À la première tentative, Miquel aboutit sur un répondeur. Il laissa un court message et ses coordonnées. Françoise Dullac le rappela quelques minutes plus tard.


— Monsieur Pujol, j’ai bien eu votre message. Si j’ai bien compris, vous disposez d’un ensemble de documents consacrés au maquis de la Montagne Noire, le CFMN, c’est bien cela ?

— Oui, en fait ce n’est pas moi qui en suis dépositaire, c’est le père d’un de mes amis qui l’a constitué. Il est décédé il y a plusieurs années et son fils a entrepris de faire le ménage, vous voyez ?

— Oui, je vois très bien, mais pour être tout à fait claire avec vous, nous sommes normalement centrés sur les événements survenus dans notre département, la Haute-Garonne, nous sommes un service du Conseil Départemental, et là, ce dont vous me parlez c’est plutôt le Tarn ?

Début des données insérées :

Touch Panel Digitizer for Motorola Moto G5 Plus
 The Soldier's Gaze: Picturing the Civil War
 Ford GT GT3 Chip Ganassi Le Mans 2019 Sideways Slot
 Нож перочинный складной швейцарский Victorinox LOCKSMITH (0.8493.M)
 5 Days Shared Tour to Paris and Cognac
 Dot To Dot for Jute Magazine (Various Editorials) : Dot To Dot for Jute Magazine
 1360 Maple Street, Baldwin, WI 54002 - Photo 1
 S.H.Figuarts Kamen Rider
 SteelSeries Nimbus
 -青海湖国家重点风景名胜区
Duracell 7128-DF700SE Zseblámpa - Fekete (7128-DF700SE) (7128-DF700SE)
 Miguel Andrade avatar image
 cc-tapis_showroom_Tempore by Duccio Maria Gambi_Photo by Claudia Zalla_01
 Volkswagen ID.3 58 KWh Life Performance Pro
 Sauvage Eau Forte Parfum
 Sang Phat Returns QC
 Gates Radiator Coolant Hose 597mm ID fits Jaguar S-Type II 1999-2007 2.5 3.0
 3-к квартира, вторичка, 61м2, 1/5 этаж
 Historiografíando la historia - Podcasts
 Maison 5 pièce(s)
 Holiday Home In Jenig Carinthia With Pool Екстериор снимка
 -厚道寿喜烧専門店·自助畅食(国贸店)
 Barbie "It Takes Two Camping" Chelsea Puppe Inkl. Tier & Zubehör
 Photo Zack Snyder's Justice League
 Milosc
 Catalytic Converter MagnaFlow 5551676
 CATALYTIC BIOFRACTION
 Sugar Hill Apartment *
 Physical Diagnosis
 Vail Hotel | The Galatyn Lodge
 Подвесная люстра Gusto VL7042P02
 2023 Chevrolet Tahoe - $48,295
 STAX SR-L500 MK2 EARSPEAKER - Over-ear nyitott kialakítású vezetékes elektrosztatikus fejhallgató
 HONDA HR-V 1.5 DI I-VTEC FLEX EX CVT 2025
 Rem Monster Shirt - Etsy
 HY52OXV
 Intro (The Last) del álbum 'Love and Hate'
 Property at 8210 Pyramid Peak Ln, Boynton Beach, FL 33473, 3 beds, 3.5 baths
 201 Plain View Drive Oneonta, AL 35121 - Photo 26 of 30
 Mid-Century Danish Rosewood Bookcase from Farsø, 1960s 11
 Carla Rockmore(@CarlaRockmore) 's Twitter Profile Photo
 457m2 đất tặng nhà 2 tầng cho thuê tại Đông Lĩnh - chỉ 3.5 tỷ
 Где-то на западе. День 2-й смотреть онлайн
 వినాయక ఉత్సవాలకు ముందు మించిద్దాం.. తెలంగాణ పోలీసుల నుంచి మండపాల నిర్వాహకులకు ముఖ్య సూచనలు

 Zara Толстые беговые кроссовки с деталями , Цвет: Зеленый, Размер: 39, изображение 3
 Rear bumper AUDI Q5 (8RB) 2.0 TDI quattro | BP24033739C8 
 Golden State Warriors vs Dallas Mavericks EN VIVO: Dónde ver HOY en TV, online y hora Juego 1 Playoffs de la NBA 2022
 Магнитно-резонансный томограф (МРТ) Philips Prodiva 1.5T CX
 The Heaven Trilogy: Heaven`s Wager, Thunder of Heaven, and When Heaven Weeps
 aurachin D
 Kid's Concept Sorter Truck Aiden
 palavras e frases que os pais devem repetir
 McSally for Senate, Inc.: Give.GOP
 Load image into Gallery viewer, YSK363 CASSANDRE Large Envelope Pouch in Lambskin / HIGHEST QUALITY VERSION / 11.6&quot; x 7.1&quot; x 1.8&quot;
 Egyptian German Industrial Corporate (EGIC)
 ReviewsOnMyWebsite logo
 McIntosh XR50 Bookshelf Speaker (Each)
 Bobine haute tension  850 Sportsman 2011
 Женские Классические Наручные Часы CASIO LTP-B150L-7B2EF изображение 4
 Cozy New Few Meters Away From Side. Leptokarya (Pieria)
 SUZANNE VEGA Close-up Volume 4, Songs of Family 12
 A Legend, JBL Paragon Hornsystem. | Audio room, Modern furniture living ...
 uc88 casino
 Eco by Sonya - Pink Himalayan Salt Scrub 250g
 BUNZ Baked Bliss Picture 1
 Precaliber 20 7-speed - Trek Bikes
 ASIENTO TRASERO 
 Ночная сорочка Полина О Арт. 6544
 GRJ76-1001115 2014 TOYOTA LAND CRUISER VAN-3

— Oui, le Tarn, l’Aude et un peu l’Hérault, le secteur est à cheval sur les trois départements, et on touche même la Haute-Garonne, c’est tout près de Revel.

— Je comprends, je vais en parler avec notre conseil scientifique, et s’ils sont intéressés, je vous rappellerai.

— Dans ce cas, je vais vous donner le nom de la personne qui détient ces documents, ce sera plus rapide.